+++ TEXTE FOURNI +++
FACEBOOK, licenciement et vie privée

Le 23 novembre 2009, j’écrivais déjà un article sur « Facebook et le respect de la vie privée » (ici). Une Canadienne, qui était en incapacité de travail pour dépression, avait mis des photos d’elle en ligne sur Facebook. L’assurance, ayant pris connaissance de ces photos, avait considéré que la dépression était feinte et avait arrêté de verser les indemnités.

Vendredi dernier, la presse a relaté la mésaventure de trois employés d’une société française licenciés pour avoir écrit sur Facebook qu’il « fallait se foutre de la gueule de leur supérieur » et « lui rendre la vie impossible pendant plusieurs mois ». Un collègue de ces employés, « amis » sur Facebook, a « balancé » les écrits à la société qui a licencié les employés.

C’est exactement le problème que je visais dans mon article du 23 novembre 2009 : un de vos « amis » peut-il livrer à un tiers des informations sensibles, ce tiers peut-il en tirer des conséquences juridiques ? Je visais précisément le fait qu’un collègue de travail prenne connaissance de faits sur votre profil Facebook. Je répondais clairement par l’affirmative. Cette jurisprudence française me donne raison. J’ai été interviewé par TWIZZ RADIO (la radio de la Libre Belgique et de la Dernière Heure) ce vendredi 19 novembre dans l’émission « Le 18-19, Grand Direct de l’Info ».

Je rappelle quelques principes de base :

1/ Facebook est un réseau social. Ces deux mots ont leur importance. Un réseau implique plusieurs personnes. Social signifie qu’il y a échange. Il me paraît illusoire de considérer que vos écrits sur Facebook soient confidentiels ou relèvent de votre vie privée. Si vous avez un profil public, la question ne se pose même pas. Tous vos écrits sont publics et rien ne relève de votre vie privée. Si vous avez un profil privé, que seuls vos amis peuvent consulter, vous avez certainement des dizaines, voire des centaines d’amis. Peut-on encore parler de vie privée si des dizaines, voire des centaines de personnes ont accès à vos états d’âme, à vos photos (qu’on peut enregistrer par un simple « clique-droit »), à vos activités, … ?
+++
» CONSIGNES:
1 – Recopiez le passage du texte sur Facebook et la vie privée qui va de « FACEBOOK, licenciement et » à « verser les indemnités. ».
2 – Rédigez la suite du texte sur Facebook, le licenciement et la vie privée, en reprenant après sa dernière phrase.
+++ DONNÉES PRÉSENTÉES +++
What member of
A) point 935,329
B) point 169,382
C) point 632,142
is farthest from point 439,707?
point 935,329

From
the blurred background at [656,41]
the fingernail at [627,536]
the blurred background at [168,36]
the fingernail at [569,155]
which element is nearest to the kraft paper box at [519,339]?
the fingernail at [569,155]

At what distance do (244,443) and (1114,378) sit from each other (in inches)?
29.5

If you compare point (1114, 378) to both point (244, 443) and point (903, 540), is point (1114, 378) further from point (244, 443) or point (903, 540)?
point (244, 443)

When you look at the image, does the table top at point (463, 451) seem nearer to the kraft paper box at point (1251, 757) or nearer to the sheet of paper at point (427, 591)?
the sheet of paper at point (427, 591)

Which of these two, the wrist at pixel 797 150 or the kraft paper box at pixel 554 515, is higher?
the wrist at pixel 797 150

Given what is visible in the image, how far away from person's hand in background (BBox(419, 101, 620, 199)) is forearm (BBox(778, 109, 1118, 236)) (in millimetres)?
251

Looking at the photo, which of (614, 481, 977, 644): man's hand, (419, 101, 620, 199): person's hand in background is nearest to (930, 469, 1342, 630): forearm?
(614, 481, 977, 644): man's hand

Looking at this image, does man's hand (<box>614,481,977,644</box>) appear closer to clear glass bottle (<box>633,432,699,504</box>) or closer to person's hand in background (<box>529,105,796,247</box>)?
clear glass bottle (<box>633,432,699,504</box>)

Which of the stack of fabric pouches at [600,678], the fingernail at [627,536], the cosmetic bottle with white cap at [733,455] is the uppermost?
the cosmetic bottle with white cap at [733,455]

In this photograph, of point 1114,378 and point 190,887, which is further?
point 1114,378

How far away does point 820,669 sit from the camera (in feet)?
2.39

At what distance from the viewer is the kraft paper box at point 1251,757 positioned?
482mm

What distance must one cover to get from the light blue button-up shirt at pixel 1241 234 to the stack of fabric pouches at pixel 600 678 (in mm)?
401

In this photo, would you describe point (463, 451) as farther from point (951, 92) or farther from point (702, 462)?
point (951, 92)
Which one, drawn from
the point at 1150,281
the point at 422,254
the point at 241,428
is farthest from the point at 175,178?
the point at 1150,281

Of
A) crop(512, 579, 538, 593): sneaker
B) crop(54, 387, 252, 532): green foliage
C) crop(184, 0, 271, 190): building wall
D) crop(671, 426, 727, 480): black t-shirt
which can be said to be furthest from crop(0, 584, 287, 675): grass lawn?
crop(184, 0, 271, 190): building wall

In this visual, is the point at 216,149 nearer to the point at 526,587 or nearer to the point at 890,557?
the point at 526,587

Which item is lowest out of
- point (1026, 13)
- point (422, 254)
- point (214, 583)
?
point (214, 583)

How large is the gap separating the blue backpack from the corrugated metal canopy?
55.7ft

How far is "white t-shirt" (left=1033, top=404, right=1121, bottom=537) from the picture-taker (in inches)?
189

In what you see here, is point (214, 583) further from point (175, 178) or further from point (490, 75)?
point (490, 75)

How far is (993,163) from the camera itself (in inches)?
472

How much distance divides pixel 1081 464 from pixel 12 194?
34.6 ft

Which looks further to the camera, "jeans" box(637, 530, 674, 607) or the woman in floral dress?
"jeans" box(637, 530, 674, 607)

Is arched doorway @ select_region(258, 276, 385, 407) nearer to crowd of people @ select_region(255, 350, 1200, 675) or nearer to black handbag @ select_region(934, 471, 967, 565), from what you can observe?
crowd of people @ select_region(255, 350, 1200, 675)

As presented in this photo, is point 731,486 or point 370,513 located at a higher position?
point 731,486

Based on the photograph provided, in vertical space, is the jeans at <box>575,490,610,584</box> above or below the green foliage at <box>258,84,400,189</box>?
+++
» RÉPONSES PAR TÂCHE:
1 –
FACEBOOK, licenciement et vie privée

Le 23 novembre 2009, j’écrivais déjà un article sur « Facebook et le respect de la vie privée » (ici). Une Canadienne, qui était en incapacité de travail pour dépression, avait mis des photos d’elle en ligne sur Facebook. L’assurance, ayant pris connaissance de ces photos, avait considéré que la dépression était feinte et avait arrêté de verser les indemnités.

2 –
2/ Je ne le répèterai jamais assez : gardez un profil privé, limitez le nombre de vos amis qui doivent être de vrais amis. Même à l’attention de vos amis, ne mettez sur Facebook aucune information sensible, évitez tout type de dénigrement.


Du point de vue droit du travail, un licenciement pour faute grave sur base d’informations recueillies sur Facebook serait-il possible en Belgique ?

Le motif grave est défini à l’article 35 de la loi du 3 juillet 1978 comme étant « toute faute grave qui rend immédiatement et définitivement impossible toute collaboration professionnelle entre l'employeur et le travailleur ».

La jurisprudence belge a considéré que des insultes et des calomnies dirigées contre l’employeur constituaient bien un motif grave de licenciement, de même que le refus d’exécution du travail et tout acte manifeste d’insubordination.

Dans le même ordre d’idées, écrire qu’on va rendre la vie de son supérieur impossible pendant plusieurs mois, qu’on va ainsi lui porter préjudice et, en conséquence, porter préjudice à la société, pourrait évidemment constituer une faute grave.

Le fait que ce soit un de vos « amis » sur Facebook qui ait pris connaissance de vos écrits n’y change rien. Votre « ami » a pris connaissance de manière légale de cet écrit et il l’a remis de manière toujours légale à votre employeur qui peut donc en faire état.

Restez donc très prudent sur les réseaux sociaux.

Pour lire mes articles sur « Facebook », cliquez ici.

Henri Laquay,
Avocat au barreau de Bruxelles,
Licencié spécial en Droit social.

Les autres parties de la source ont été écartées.